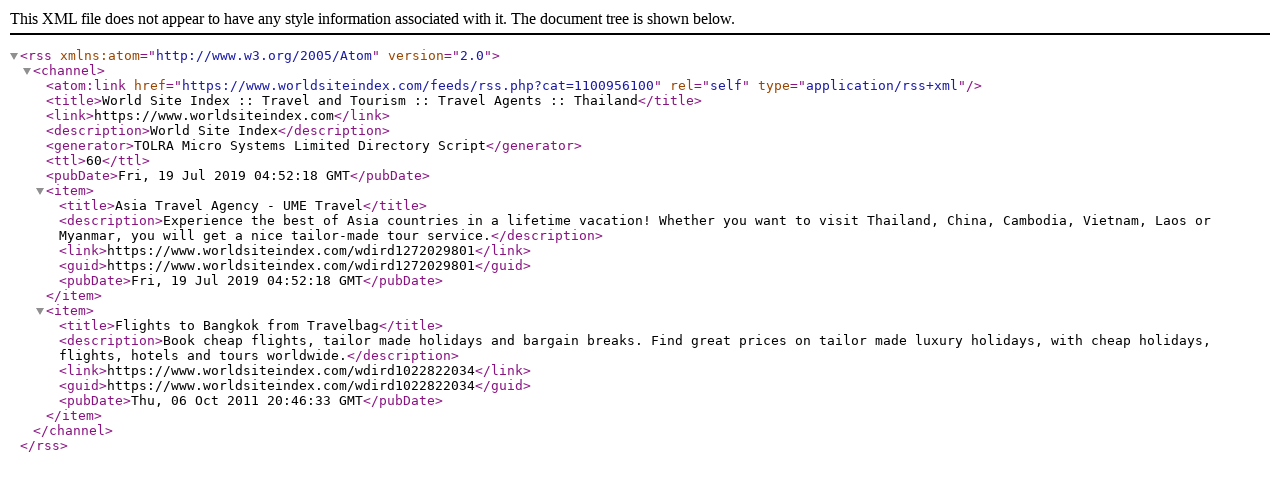

--- FILE ---
content_type: text/xml; charset=iso-8859-1
request_url: https://www.worldsiteindex.com/feeds/rss.php?cat=1100956100
body_size: 692
content:
<?xml version="1.0" encoding="iso-8859-1" ?>
<rss version="2.0" xmlns:atom="http://www.w3.org/2005/Atom">
<channel>
<atom:link href="https://www.worldsiteindex.com/feeds/rss.php?cat=1100956100" rel="self" type="application/rss+xml" />
<title>World Site Index :: Travel and Tourism :: Travel Agents :: Thailand</title>
<link>https://www.worldsiteindex.com</link>
<description>World Site Index</description>
<generator>TOLRA Micro Systems Limited Directory Script</generator>
<ttl>60</ttl>
<pubDate>Fri, 19 Jul 2019 04:52:18 GMT</pubDate>
<item>
<title>Asia Travel Agency - UME Travel</title>
<description>Experience the best of Asia countries in a lifetime vacation! Whether you want to visit Thailand, China, Cambodia, Vietnam, Laos or Myanmar, you will get a nice tailor-made tour service.</description>
<link>https://www.worldsiteindex.com/wdird1272029801</link>
<guid>https://www.worldsiteindex.com/wdird1272029801</guid>
<pubDate>Fri, 19 Jul 2019 04:52:18 GMT</pubDate>
</item>
<item>
<title>Flights to Bangkok from Travelbag</title>
<description>Book cheap flights, tailor made holidays and bargain breaks. Find great prices on tailor made luxury holidays, with cheap holidays, flights, hotels and tours worldwide.</description>
<link>https://www.worldsiteindex.com/wdird1022822034</link>
<guid>https://www.worldsiteindex.com/wdird1022822034</guid>
<pubDate>Thu, 06 Oct 2011 20:46:33 GMT</pubDate>
</item>
</channel></rss>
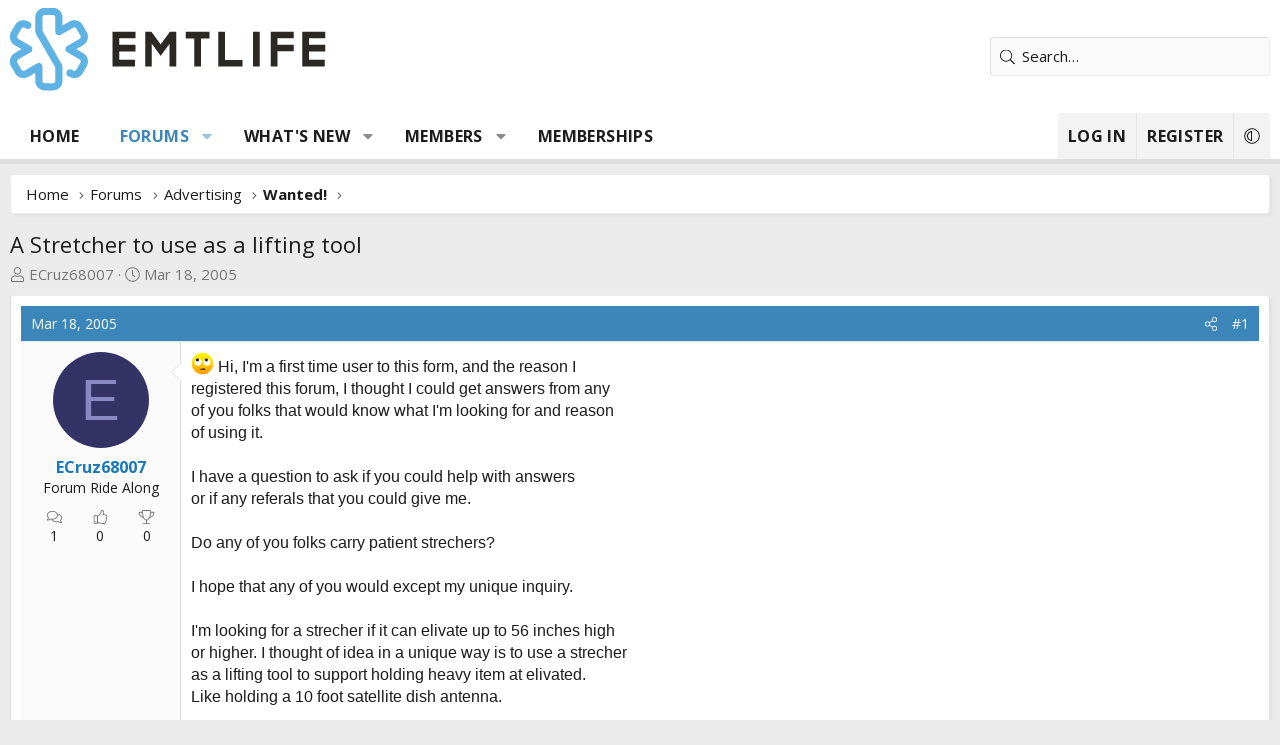

--- FILE ---
content_type: text/html; charset=utf-8
request_url: https://www.google.com/recaptcha/api2/aframe
body_size: 267
content:
<!DOCTYPE HTML><html><head><meta http-equiv="content-type" content="text/html; charset=UTF-8"></head><body><script nonce="qEDaSfbHpReW90Bvp_-EdQ">/** Anti-fraud and anti-abuse applications only. See google.com/recaptcha */ try{var clients={'sodar':'https://pagead2.googlesyndication.com/pagead/sodar?'};window.addEventListener("message",function(a){try{if(a.source===window.parent){var b=JSON.parse(a.data);var c=clients[b['id']];if(c){var d=document.createElement('img');d.src=c+b['params']+'&rc='+(localStorage.getItem("rc::a")?sessionStorage.getItem("rc::b"):"");window.document.body.appendChild(d);sessionStorage.setItem("rc::e",parseInt(sessionStorage.getItem("rc::e")||0)+1);localStorage.setItem("rc::h",'1768614738079');}}}catch(b){}});window.parent.postMessage("_grecaptcha_ready", "*");}catch(b){}</script></body></html>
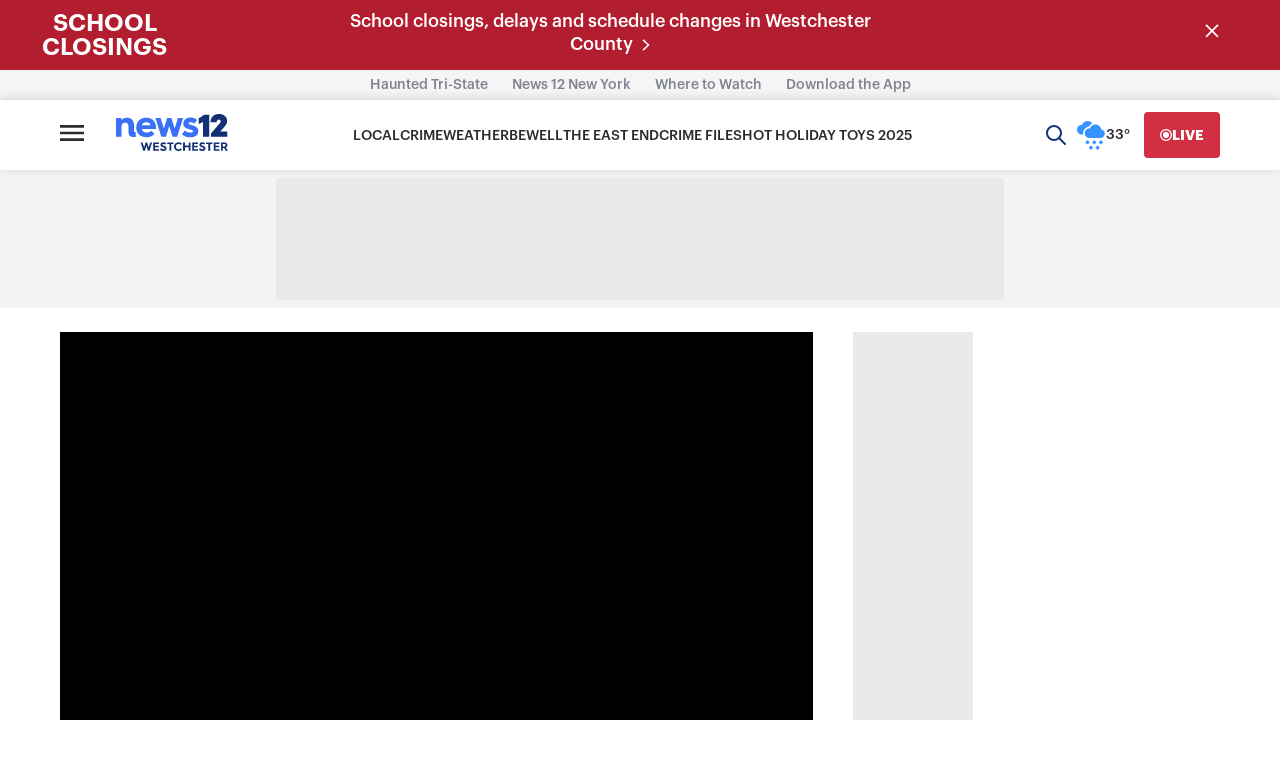

--- FILE ---
content_type: application/javascript; charset=utf-8
request_url: https://fundingchoicesmessages.google.com/f/AGSKWxXBLGxMpLLM3TBfaVgiOYmfe6OD6a59obpZIkivyCET7OwDDPY2chqDBAnOWj3RBFTaIAslIcO2ylKujKH6l9_o6vRM5BZ1lFwgufV0A7B170mytITYYTVUlnQTjVioNIZYefSZYGTxlWGwKE80T9VoeyK_S0NEzgHNd2VYwjsYSF71zj_8gQZIsDc=/_/adspd./glam160./adrollpixel./socialads./adv_manager_
body_size: -1287
content:
window['19c1e4d5-0c46-49a9-9735-fa463c768398'] = true;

================

**Requirement:** If a record above holds a picture, leave the picture out and write out everything else exactly.

**Written answer:**
--- FILE ---
content_type: text/xml; charset=iso-8859-1
request_url: https://www.worldsiteindex.com/feeds/rss.php?cat=1100956100
body_size: 692
content:
<?xml version="1.0" encoding="iso-8859-1" ?>
<rss version="2.0" xmlns:atom="http://www.w3.org/2005/Atom">
<channel>
<atom:link href="https://www.worldsiteindex.com/feeds/rss.php?cat=1100956100" rel="self" type="application/rss+xml" />
<title>World Site Index :: Travel and Tourism :: Travel Agents :: Thailand</title>
<link>https://www.worldsiteindex.com</link>
<description>World Site Index</description>
<generator>TOLRA Micro Systems Limited Directory Script</generator>
<ttl>60</ttl>
<pubDate>Fri, 19 Jul 2019 04:52:18 GMT</pubDate>
<item>
<title>Asia Travel Agency - UME Travel</title>
<description>Experience the best of Asia countries in a lifetime vacation! Whether you want to visit Thailand, China, Cambodia, Vietnam, Laos or Myanmar, you will get a nice tailor-made tour service.</description>
<link>https://www.worldsiteindex.com/wdird1272029801</link>
<guid>https://www.worldsiteindex.com/wdird1272029801</guid>
<pubDate>Fri, 19 Jul 2019 04:52:18 GMT</pubDate>
</item>
<item>
<title>Flights to Bangkok from Travelbag</title>
<description>Book cheap flights, tailor made holidays and bargain breaks. Find great prices on tailor made luxury holidays, with cheap holidays, flights, hotels and tours worldwide.</description>
<link>https://www.worldsiteindex.com/wdird1022822034</link>
<guid>https://www.worldsiteindex.com/wdird1022822034</guid>
<pubDate>Thu, 06 Oct 2011 20:46:33 GMT</pubDate>
</item>
</channel></rss>

--- FILE ---
content_type: text/html; charset=utf-8
request_url: https://www.google.com/recaptcha/api2/aframe
body_size: 267
content:
<!DOCTYPE HTML><html><head><meta http-equiv="content-type" content="text/html; charset=UTF-8"></head><body><script nonce="qEDaSfbHpReW90Bvp_-EdQ">/** Anti-fraud and anti-abuse applications only. See google.com/recaptcha */ try{var clients={'sodar':'https://pagead2.googlesyndication.com/pagead/sodar?'};window.addEventListener("message",function(a){try{if(a.source===window.parent){var b=JSON.parse(a.data);var c=clients[b['id']];if(c){var d=document.createElement('img');d.src=c+b['params']+'&rc='+(localStorage.getItem("rc::a")?sessionStorage.getItem("rc::b"):"");window.document.body.appendChild(d);sessionStorage.setItem("rc::e",parseInt(sessionStorage.getItem("rc::e")||0)+1);localStorage.setItem("rc::h",'1768614738079');}}}catch(b){}});window.parent.postMessage("_grecaptcha_ready", "*");}catch(b){}</script></body></html>

--- FILE ---
content_type: application/javascript; charset=utf-8
request_url: https://fundingchoicesmessages.google.com/f/AGSKWxXBLGxMpLLM3TBfaVgiOYmfe6OD6a59obpZIkivyCET7OwDDPY2chqDBAnOWj3RBFTaIAslIcO2ylKujKH6l9_o6vRM5BZ1lFwgufV0A7B170mytITYYTVUlnQTjVioNIZYefSZYGTxlWGwKE80T9VoeyK_S0NEzgHNd2VYwjsYSF71zj_8gQZIsDc=/_/adspd./glam160./adrollpixel./socialads./adv_manager_
body_size: -1287
content:
window['19c1e4d5-0c46-49a9-9735-fa463c768398'] = true;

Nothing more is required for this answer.